2.Gangguan persepsi sensori: halusinasi pendengaran berhubungan dengan menarik diri.
3.Resiko perilaku kekerasan pada diri sendiri berhubungan dengan halusinasi pendengaran.
4.Gangguan pemeliharaan kesehatan berhubungan dengan defisit perawatan diri: mandi, berhias.
F.Fokus Intervensi
1.Resiko perilaku kekerasan terhadap diri sendiri berhubungan dengan halusinasi (Mahdi, 2002: 21-24).
a.Tujuan umum
Klien dapat mengontrol halusinasinya sehingga risiko perilaku kekerasan tidak terjadi.
b.Tujuan khusus
1)TUK 1: klien dapat membina hubungan saling percaya.
a)Kriteria evaluasi
(1)Klien menunjukkan tanda-tanda percaya kepada perawat:
Ekspresi wajah bersahabat, menunjukkan rasa senang, ada kontak mata, mau berjabat tangan, mau menyebutkan nama, mau menjawab salam, mau duduk berdampingan dengan perawat, bersedia mengungkapkan masalah yang dihadapi.

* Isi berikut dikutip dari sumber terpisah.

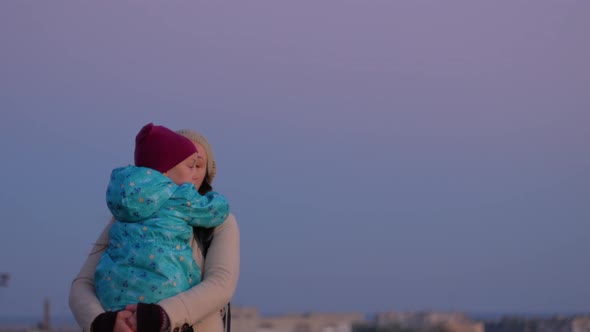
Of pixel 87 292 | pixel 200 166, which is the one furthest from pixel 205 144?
pixel 87 292

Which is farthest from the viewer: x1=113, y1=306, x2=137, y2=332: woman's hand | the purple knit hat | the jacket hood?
the purple knit hat

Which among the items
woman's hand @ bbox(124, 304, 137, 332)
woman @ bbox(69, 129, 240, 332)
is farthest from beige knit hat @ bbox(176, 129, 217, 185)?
woman's hand @ bbox(124, 304, 137, 332)

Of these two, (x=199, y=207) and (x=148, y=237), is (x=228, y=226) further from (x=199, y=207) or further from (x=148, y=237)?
(x=148, y=237)

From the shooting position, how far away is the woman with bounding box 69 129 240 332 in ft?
8.37

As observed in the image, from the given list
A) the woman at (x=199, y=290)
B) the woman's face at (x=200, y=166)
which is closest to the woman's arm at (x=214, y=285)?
the woman at (x=199, y=290)

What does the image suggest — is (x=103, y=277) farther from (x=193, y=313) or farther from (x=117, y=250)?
(x=193, y=313)

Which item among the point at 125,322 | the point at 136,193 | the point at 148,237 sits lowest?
the point at 125,322

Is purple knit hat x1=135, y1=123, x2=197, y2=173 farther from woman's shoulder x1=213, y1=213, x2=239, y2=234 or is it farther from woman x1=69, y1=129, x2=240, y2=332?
woman's shoulder x1=213, y1=213, x2=239, y2=234

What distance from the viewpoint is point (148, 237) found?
262cm

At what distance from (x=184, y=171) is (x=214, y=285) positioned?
0.34m

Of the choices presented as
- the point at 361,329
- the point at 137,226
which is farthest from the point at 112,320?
the point at 361,329

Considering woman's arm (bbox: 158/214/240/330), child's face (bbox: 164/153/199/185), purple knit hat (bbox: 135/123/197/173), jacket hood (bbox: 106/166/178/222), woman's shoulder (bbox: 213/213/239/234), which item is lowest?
woman's arm (bbox: 158/214/240/330)

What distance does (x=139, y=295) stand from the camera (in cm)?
258

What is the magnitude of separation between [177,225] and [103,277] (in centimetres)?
24
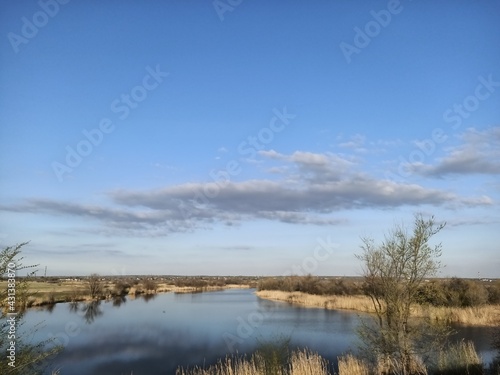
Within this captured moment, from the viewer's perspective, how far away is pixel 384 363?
10.6m

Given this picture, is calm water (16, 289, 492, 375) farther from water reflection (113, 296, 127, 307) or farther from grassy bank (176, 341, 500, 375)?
water reflection (113, 296, 127, 307)

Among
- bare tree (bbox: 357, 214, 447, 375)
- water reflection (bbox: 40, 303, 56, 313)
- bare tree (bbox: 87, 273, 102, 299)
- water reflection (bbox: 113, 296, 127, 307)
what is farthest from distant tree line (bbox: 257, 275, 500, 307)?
water reflection (bbox: 40, 303, 56, 313)

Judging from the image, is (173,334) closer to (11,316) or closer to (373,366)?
(373,366)

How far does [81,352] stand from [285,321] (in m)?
13.2

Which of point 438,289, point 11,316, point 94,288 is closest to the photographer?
point 11,316

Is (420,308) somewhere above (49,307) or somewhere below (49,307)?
above

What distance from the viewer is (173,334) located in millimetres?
23703

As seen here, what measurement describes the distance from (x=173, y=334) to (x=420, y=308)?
16136mm

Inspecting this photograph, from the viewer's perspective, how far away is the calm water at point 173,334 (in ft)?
55.5

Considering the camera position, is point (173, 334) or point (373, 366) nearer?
point (373, 366)

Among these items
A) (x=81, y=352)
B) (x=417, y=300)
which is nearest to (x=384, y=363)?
(x=417, y=300)

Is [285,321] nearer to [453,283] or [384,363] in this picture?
[453,283]

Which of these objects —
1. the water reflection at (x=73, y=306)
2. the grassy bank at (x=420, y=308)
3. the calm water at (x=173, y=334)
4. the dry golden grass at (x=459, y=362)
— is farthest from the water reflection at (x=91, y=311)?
the dry golden grass at (x=459, y=362)

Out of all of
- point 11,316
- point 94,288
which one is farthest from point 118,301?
point 11,316
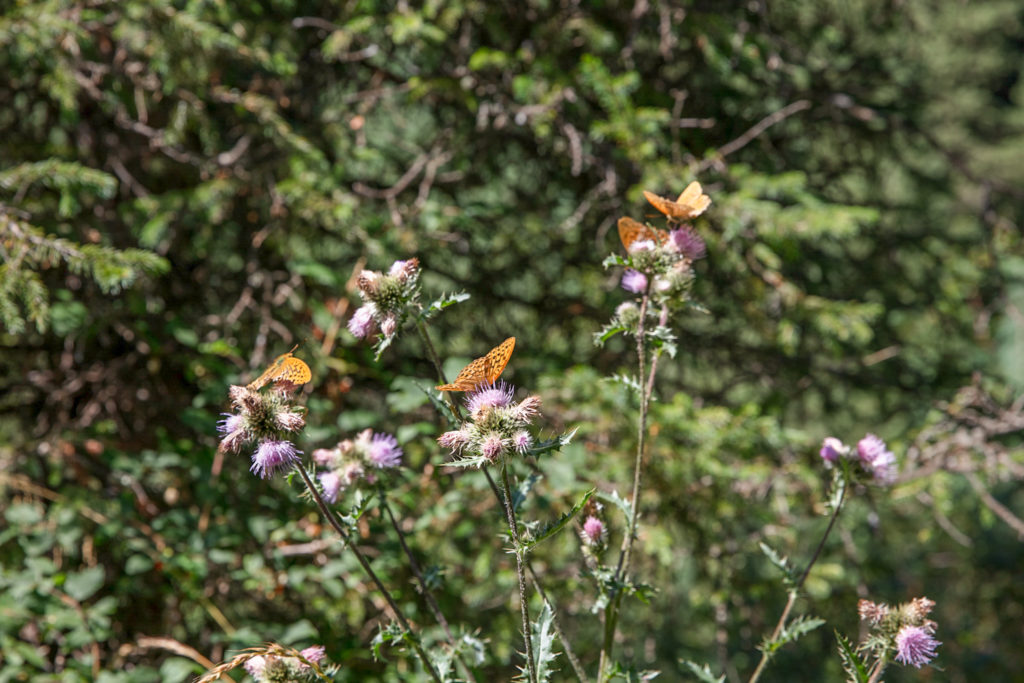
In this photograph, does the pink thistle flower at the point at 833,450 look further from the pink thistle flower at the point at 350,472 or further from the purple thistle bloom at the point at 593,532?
the pink thistle flower at the point at 350,472

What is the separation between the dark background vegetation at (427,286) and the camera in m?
2.42

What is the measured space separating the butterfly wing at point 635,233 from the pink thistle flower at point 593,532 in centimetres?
56

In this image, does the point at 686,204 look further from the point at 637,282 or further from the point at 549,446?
the point at 549,446

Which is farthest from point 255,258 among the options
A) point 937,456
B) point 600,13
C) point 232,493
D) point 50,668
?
point 937,456

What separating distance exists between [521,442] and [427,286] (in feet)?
8.81

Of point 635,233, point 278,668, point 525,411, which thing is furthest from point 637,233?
point 278,668

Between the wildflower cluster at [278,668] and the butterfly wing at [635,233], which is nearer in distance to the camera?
the wildflower cluster at [278,668]

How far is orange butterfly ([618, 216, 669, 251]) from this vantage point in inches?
59.6

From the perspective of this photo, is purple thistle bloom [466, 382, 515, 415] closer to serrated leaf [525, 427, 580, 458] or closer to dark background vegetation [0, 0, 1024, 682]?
serrated leaf [525, 427, 580, 458]

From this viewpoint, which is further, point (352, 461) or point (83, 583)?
point (83, 583)

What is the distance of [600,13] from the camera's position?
128 inches

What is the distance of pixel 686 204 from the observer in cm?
142

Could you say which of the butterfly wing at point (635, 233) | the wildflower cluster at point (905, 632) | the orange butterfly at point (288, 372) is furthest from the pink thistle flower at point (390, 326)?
the wildflower cluster at point (905, 632)

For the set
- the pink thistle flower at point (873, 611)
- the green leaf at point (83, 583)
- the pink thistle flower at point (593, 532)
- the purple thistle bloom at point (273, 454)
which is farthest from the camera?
the green leaf at point (83, 583)
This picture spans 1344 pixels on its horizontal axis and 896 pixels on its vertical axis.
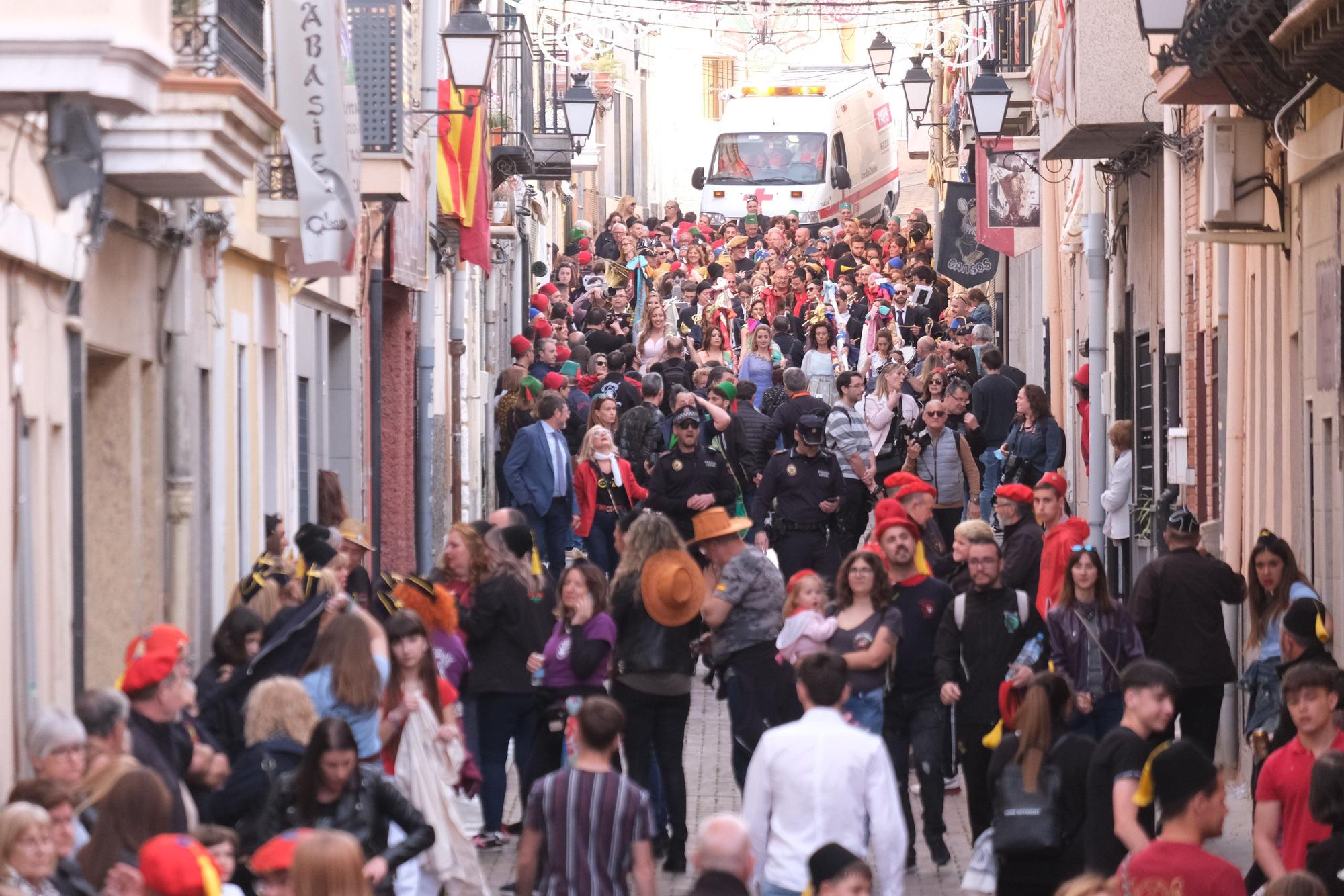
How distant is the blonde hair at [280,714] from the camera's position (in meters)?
9.31

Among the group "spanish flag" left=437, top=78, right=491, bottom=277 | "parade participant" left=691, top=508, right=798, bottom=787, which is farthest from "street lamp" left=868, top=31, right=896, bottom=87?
"parade participant" left=691, top=508, right=798, bottom=787

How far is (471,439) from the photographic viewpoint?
1181 inches

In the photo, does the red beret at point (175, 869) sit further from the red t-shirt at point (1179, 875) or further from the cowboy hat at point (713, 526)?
the cowboy hat at point (713, 526)

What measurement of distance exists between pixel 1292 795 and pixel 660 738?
4.19 m

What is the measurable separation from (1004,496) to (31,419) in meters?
6.15

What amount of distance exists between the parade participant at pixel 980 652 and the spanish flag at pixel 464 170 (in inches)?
522

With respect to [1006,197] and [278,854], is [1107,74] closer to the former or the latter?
[1006,197]

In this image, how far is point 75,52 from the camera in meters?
9.88

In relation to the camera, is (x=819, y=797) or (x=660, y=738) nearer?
(x=819, y=797)

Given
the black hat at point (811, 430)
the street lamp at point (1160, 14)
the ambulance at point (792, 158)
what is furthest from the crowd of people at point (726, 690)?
the ambulance at point (792, 158)

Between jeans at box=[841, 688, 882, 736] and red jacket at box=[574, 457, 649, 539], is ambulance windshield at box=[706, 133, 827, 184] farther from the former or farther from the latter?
jeans at box=[841, 688, 882, 736]

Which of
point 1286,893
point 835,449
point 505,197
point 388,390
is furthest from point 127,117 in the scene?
point 505,197

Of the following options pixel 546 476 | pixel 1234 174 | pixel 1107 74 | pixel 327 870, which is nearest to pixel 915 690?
pixel 1234 174

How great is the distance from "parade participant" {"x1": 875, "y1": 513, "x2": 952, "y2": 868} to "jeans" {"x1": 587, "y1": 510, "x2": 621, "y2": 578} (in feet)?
24.3
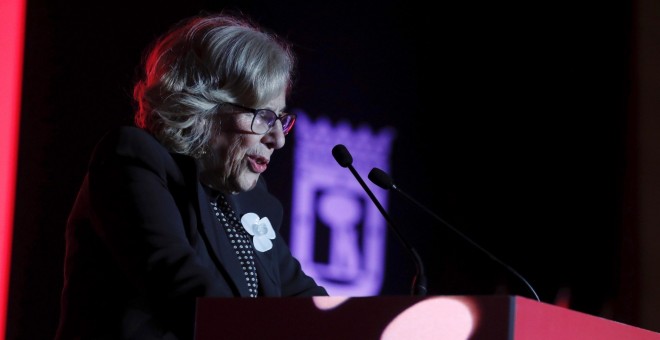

(2)Klien mampu menyebutkan isi, waktu frekuensi, situasi dan kondisi yang menimbulkan halusinasi.
b)Intervensi
(1)Bina hubungan saling percaya dengan menggunakan prinsip komunikasi terapeutik:
(2)Sapa klien dengan ramah baik verbal maupun non verbal.
(3)Perkenalkan nama, nama panggilan dan tujuan perawat berkenalan.
(4)Tanyakan nama lengkap dan nama panggilan yang disukai klien.
(5)Buat kontrak yang jelas.
(6)Tunjukkan sikap jujur dan menepati janji setiap kali interaksi.
(7)Tunjukkan sikap empati dan menerima apa adanya.
(8)Beri perhatian kepada klien dan perhatikan kebutuhan dasar klien.
(9)Tanyakan perasaan klien dan masalah yang dihadapi klien.
(10)Dengarkan dengan penuh perhatian ekspresi perasaan klien.
2)TUK 2: klien dapat mengenal halusinasinya.
a)Kriteria evaluasi
(1)Klien mampu menyebutkan isi, waktu, frekuensi, situasi dan kondisi yang menimbulkan halusinasi.
(2)Klien menyatakan perasaan dan responnya saat mengalami halusinasi (marah, takut, sedih, senang, cemas, jengkel).
b)Intervensi
(1)Adakan kontak sering dan singkat secara bertahap.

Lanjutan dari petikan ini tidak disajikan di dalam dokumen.